Sono ben pochi i giovani di oggi che sanno parlare il dialetto. Qualcuno lo capisce, ma non lo parla perché pensa che appartenga a classi sociali inferiori e si vergogna con gli amici. Invece il dialetto fa parte della cultura e andrebbe appreso anche dai ragazzi. Tra questi, sembra incredibile, c’è anche qualche straniero che lo ha imparato alla perfezione nel corso degli anni. Il primo posto spetta di diritto a Khalid El Moukì che il magentino lo sa e lo parla.
Non qualche parola a caso, ma è in grado di fare un discorso intero. “Soprattutto con gli anziani – afferma – perché i ragazzi non ci pensano neanche ad impararlo. Non serve poi tanto, basta ascoltare la gente ed è come apprendere un’altra lingua”. Del resto Khalid è a Magenta da parecchi anni. Arrivò con lo zio nel mese di aprile del 1997. “Avevo soltanto 11 anni – racconta – dopo un paio di giorni in Italia mi sistemai davanti alla basilica di San Martino e non me ne sono più andato”. E poi scherza: “Ho imparato prima il dialetto e poi l’italiano. Anzi, conosco meglio il dialetto dell’italiano. Perché a Magenta lo parlano in tanti, fa parte della tradizione. Le donne anziane che uscivano dalla chiesa e si fermavano a parlare con me lo facevano solo in dialetto e per me è stato naturale impararlo. Anche adesso scambio battute in dialetto davanti alla ‘gesa’, ovvero alla chiesa. Vedo uno e gli dico ‘tal lì al me amis’, ovvero ‘eccolo lì il mio amico’. Da noi in Marocco c’è il dialetto berbero, oltre all’arabo che si parla nel mio paese. Qua ogni città ha il suo dialetto diverso”.

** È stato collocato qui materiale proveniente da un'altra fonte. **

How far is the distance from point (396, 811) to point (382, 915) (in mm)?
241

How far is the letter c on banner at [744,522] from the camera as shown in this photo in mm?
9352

E continua: “Appena arrivato in Italia vivevamo a Torino, poi a Novara. Arrivavamo a Magenta la mattina e la sera tornavamo a casa. Adesso abito a Pontevecchio. Una frazione dove il dialetto è ancora tanto presente”. Il suo sogno è quello di ottenere la doppia cittadinanza e per questo proprio l’altro giorno ha avviato le pratiche per ottenere quella italiana. Ci vorrà del tempo, ma Khalid ci crede. “Un po’ mi sento magentino anche io, dopo tanti anni”. Dice.